Let's say you get a train instead. What if it's so crowded that you can't sit down and your kids are howling or wriggling and there are lot of stairs and you have heaps of bags to lug and a portable cot and a stroller and everybody in the train carriage is clearly resentful of your presence? Even getting from A to B can be far harder for parents than I ever realised.
5) But young children are fast
My nephew may not go on to represent Australia in an Olympic sprinting contest, but from my perspective, he can do one hundred metres in the blink of an eye. Or, if I'm slightly more honest, while my eyes are momentarily elsewhere. He has very little fear of the world yet, so if he sees something interesting over yonder, bang - he's there.
Combine that with the fact that he finds just about everything extremely interesting, and you have a kid who not only needs to be watched like a hawk, but regularly sprinted after
. Still, chasing him was the most exercise I've had in years, and it turns out that when I'm fuelled by terror at something awful happening to him, I'm surprisingly quick across the ground myself.
6) I am scary
There's no way around this one: my one-year-old niece finds me terrifying. My all-time record for holding her without her bursting into loud sobs is around thirty seconds, and I think that for 29 of those seconds, she didn't realise I was holding her.
I hope things will improve when she starts talking, but until then, she's being held by some kind of Godzilla demon.
7) Tablets make great babysitters
What did parents do before the advent of smartphones and tablets, honestly? A little dose of Peppa Pig can transform a restless child almost into a statue. It's altogether too effective, really - it makes you worry about whether it's somehow harming the child.
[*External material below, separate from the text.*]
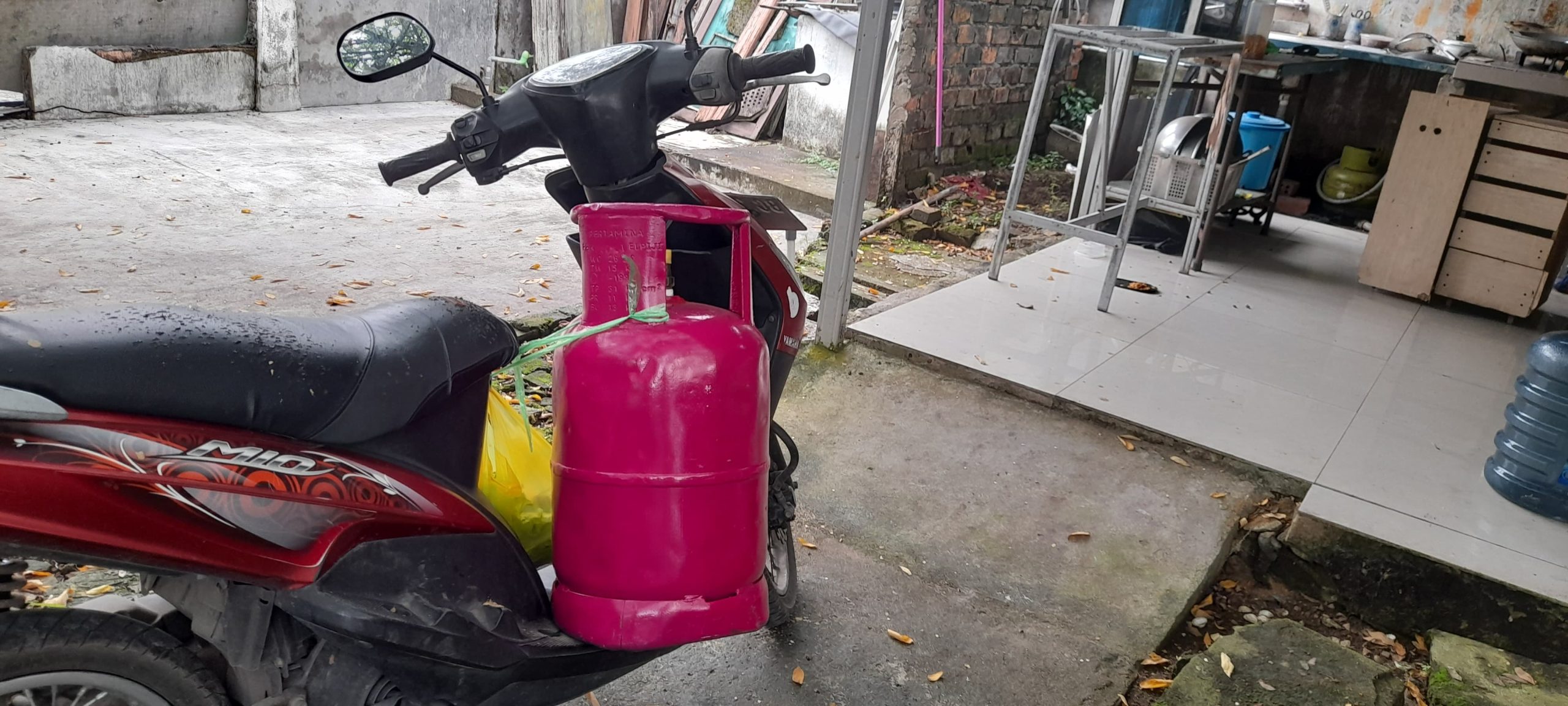 Gas Langka, Mendadak Jadi Orang Kaya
Interactive games (which are also available from the Peppa Corporation, fortunately), seem a slightly better option. But I've learned that sometimes, the only thing worse than a child staring at a screen is a child not scaring at a screen - and by a considerable margin, too.
8) Try distraction instead of confrontation
I did gain one insight from the trip that may well come in useful if I'm ever a parent myself. Rather than confronting my nephew, I learned that it's sometimes better to try and be lateral. So instead of saying "no, we can't go into that lolly shop", it's better to instead say "bet I can beat you in a race to that pole over there". Five seconds later, he's forgotten about the shop.
Of course, this is simple stuff for parents, and they often have to simply confront a child when they're doing something they're not allowed to. But for an uncle, it was quite a neat trick. Maybe that's why I remember playing lots of fun games with my own lovely uncles and aunts - they were cleverly trying to get me to do stuff.
9) Kids need routine
Especially involving baths, pyjamas and bed. My nephew and niece just had to be back where we were staying by 6, or the whole schedule would get out of whack.
By 9, they were asleep and their parents were available for dinner, if we could find a place where we could bring sleeping children. This means that bars, clubs, and pretty much anywhere smoky or raucous was out. I was very grateful that, post-dinner, I could bid parents and kids farewell and head out to some bar or karaoke joint.
10) Having young kids limits your choice of holiday
When kids are incapable of independent movement, it's not so hard - you can push them in a pram or stroller, or wear them with a Baby Bjorn. But as soon as they're capable of independent movement, things get far more difficult.
As a result, the kind of holiday where you stay in one place and chill out at the beach/by the pool/etc is probably fine, but anything more ambitious is hard. Like, really hard. Just like having children is.
So ultimately I learned that if I want to backpack around Nepal or go on safari in Kenya or learn surfing in the Maldives or anything that isn't sitting in a resort with excellent facilities for children, I'd better call my travel agent now.